» BRIEF
Without the pictures, retype each line below exactly as it stands.
[[ MATERIAL SUPPLIED, beginning ]]
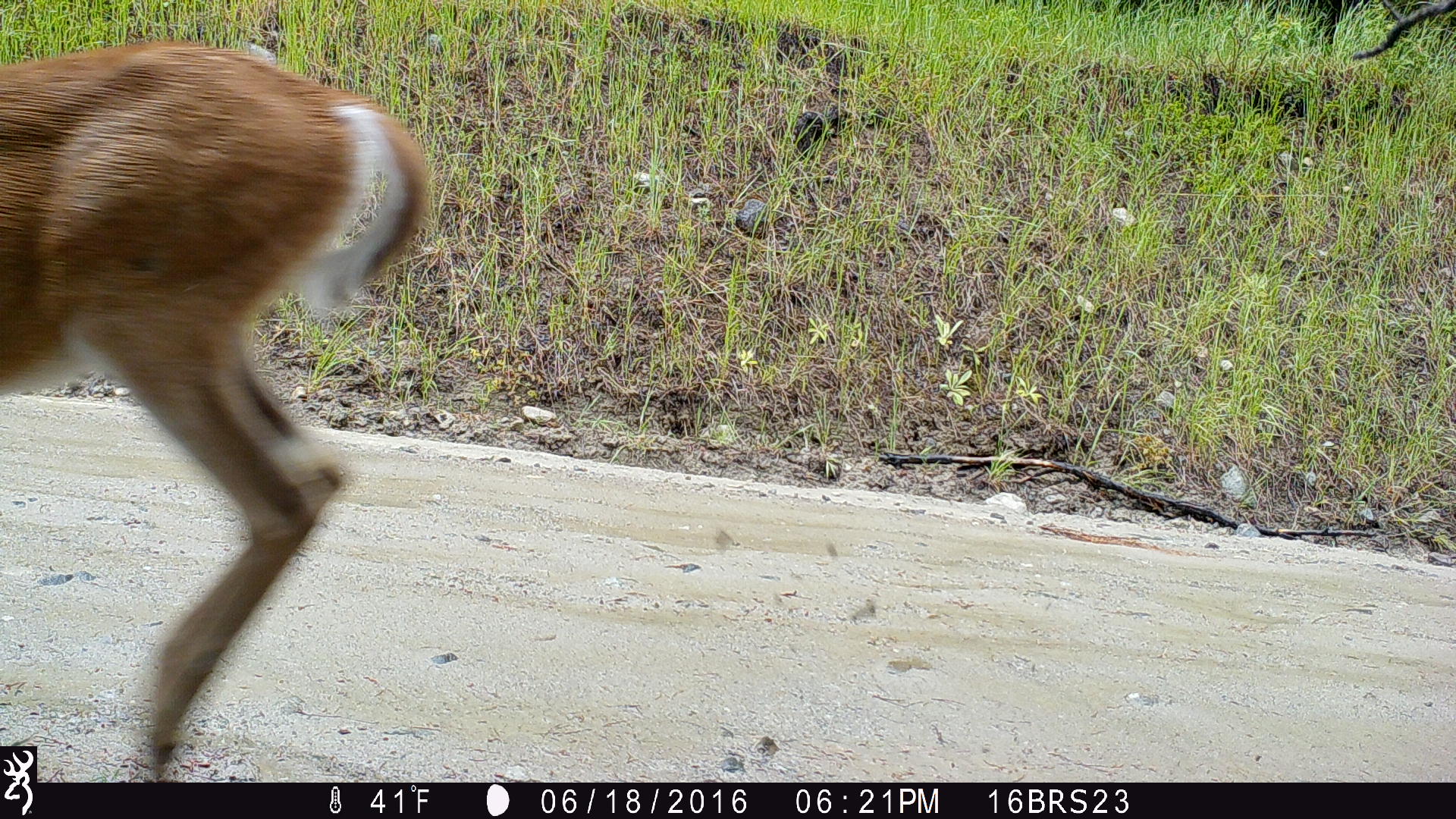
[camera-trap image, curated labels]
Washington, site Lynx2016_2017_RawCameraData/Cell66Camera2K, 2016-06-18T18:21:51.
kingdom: Animalia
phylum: Chordata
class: Mammalia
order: Artiodactyla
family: Cervidae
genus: Odocoileus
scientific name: Odocoileus virginianus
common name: white-tailed deer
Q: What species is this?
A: Odocoileus virginianus (white-tailed deer).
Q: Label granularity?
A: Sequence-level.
[[ MATERIAL SUPPLIED, end ]]
» TASK ANSWER
[camera-trap image, curated labels]
Washington, site Lynx2016_2017_RawCameraData/Cell66Camera2K, 2016-06-18T18:21:51.
kingdom: Animalia
phylum: Chordata
class: Mammalia
order: Artiodactyla
family: Cervidae
genus: Odocoileus
scientific name: Odocoileus virginianus
common name: white-tailed deer
Q: What species is this?
A: Odocoileus virginianus (white-tailed deer).
Q: Label granularity?
A: Sequence-level.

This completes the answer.